Breakups are a difficult part of life for all of us who experience them, but a breakup where children are involved comes with its own special set of concerns. The divorce of a child's parents is by all means a life-changing event, but it is also one that children are very capable of experiencing in a way that allows them to remain emotionally healthy and well-adjusted. In this article I will provide some advice for parents going through this difficult time on how to help their children deal with it effectively.
As tempting as it may be not to discuss anything with children in an attempt to protect them from adult concerns, avoiding a discussion of the issue is not the best approach. Children are very observant and communicating with them during this time is crucial. Specifically, it is very important to reassure them that the problems between the two parents are in no way the fault of the child. A child's faultlessness may seem obvious to an adult but to children it is not. Young people have a tendency to attribute many events in their world to their actions, and if there is any doubt left, children will wonder whether they are in some way to blame. Kids can be very creative in this area, and will come up with ideas such as "maybe if I'd behaved better they would have been in better moods and not fought..." Parents must emphasize enough that the problem is between the two of them and that the child is in no way responsible.
Laying blame must be avoided at all costs. A good way to approach this is to explain that sometimes relationships do not work out but that does not mean that anyone involved is a bad person. Sometimes people fall out of love, or change to become incompatible, and this is a risk that we take each time we start a relationship. Avoid any discussion of blame and emphasize positive points such as pride at having raised wonderful children together, and positive feelings of friendship. Make it clear that, although some things will change, both parents will remain in the child's life in a positive role. In this chaotic and confusing time, the child will be feeling a yearning for stability and a need to know what is going to happen next.

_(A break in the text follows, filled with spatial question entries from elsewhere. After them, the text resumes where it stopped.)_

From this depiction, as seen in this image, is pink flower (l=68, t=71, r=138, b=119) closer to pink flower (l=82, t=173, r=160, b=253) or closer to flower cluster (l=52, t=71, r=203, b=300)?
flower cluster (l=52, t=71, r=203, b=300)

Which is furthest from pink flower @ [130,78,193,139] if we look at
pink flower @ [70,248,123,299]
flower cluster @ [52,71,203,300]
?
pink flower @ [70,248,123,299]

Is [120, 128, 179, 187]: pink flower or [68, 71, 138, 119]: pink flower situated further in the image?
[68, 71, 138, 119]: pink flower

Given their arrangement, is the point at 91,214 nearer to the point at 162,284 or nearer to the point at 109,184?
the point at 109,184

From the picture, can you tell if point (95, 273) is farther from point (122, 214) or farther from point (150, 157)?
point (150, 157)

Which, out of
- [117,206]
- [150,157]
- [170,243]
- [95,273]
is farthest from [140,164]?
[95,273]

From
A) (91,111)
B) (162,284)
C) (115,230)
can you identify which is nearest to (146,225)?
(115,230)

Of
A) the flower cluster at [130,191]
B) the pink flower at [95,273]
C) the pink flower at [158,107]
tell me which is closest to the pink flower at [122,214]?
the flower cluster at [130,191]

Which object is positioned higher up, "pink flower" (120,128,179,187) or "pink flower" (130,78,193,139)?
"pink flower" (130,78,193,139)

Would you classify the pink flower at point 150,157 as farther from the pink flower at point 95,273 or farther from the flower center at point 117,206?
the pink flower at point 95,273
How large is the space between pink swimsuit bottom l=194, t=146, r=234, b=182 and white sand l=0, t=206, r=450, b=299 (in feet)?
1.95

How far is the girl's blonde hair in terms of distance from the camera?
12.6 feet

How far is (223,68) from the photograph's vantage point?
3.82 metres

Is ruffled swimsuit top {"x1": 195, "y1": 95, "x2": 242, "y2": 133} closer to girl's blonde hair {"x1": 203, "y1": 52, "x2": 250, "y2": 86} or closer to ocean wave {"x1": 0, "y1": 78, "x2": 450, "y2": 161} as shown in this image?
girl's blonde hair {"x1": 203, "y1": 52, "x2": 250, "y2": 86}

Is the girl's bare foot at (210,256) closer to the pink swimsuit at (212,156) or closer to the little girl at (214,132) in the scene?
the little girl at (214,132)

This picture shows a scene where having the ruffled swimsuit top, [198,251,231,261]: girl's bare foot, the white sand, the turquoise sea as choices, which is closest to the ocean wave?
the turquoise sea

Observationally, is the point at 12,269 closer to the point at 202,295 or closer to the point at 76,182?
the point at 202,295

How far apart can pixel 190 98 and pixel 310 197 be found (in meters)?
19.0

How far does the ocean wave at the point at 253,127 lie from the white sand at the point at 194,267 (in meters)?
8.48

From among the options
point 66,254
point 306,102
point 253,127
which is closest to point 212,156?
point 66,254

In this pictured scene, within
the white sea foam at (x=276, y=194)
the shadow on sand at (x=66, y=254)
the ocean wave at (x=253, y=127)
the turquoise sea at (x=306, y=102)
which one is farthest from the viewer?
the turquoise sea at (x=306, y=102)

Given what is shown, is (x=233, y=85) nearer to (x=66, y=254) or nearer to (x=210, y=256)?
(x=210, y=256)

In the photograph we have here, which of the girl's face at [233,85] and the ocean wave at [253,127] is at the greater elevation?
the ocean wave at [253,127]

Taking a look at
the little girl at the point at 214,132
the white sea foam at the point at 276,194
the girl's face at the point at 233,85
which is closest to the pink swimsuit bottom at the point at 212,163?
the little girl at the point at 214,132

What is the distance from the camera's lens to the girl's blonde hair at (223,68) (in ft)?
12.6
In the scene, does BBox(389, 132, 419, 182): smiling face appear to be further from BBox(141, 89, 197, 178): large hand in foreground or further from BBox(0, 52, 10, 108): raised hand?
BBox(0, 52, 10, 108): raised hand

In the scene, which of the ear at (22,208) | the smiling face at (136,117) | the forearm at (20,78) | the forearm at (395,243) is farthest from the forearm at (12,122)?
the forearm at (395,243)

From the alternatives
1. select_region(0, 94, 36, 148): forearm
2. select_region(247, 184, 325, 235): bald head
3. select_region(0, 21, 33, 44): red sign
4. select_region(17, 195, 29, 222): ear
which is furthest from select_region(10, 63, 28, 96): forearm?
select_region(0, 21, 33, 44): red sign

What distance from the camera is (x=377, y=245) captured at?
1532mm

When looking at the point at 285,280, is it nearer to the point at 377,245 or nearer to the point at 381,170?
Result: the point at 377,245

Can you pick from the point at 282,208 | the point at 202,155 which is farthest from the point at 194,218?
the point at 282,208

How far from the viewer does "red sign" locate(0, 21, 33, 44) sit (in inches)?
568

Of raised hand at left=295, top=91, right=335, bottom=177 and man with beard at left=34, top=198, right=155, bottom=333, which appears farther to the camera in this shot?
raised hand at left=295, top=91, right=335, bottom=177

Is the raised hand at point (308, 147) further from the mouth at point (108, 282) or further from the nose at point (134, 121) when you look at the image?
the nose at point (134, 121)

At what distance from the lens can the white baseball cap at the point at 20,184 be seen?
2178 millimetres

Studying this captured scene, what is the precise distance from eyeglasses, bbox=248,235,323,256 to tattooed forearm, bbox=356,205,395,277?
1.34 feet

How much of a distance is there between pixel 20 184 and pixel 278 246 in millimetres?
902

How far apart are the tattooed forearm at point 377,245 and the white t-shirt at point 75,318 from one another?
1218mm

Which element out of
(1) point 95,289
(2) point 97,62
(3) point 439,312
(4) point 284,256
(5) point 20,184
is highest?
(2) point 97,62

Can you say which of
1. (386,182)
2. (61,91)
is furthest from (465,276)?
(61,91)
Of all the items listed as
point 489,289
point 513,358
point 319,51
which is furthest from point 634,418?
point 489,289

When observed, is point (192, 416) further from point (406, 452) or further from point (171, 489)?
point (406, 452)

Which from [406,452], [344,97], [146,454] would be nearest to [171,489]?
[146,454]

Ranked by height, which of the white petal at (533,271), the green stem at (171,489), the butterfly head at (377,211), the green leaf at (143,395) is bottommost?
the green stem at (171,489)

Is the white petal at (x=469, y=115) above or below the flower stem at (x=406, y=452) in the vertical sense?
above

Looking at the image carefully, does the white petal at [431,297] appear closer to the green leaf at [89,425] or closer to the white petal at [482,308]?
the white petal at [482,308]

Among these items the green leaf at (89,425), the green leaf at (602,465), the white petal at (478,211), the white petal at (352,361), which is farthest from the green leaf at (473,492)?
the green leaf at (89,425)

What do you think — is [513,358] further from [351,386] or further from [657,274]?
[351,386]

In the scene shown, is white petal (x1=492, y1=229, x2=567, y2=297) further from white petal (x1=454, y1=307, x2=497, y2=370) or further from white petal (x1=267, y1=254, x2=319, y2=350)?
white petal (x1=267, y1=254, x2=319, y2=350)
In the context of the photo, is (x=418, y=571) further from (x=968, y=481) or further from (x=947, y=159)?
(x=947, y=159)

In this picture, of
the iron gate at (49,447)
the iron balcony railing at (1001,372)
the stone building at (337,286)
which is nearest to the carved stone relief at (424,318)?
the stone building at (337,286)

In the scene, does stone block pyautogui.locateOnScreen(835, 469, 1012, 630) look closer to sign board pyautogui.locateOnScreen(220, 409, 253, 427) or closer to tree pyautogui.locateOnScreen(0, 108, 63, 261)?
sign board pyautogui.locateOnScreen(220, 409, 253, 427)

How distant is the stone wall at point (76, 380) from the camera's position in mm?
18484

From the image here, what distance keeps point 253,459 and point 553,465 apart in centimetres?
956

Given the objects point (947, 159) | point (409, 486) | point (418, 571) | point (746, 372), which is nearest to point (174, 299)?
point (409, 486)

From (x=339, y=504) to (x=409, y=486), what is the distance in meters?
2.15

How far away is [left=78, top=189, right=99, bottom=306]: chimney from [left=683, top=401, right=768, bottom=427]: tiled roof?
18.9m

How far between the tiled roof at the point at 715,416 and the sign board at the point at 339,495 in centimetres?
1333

Complex questions of loyalty can come into play, and a child may feel conflicting loyalties and even internal pressure to "choose a side". It is crucial that parents present a united front and an amicable one at that. Placing children in the middle of an ugly divorce and vying for their loyalty is cruel and will be harmful. Focus on presenting an example of a healthy breakup.
Lastly, always be available for your child to talk to during this time. Children are extremely adaptable, and with reassurance and a positive example, they can come through parents' divorce as healthy and well-adjusted individuals.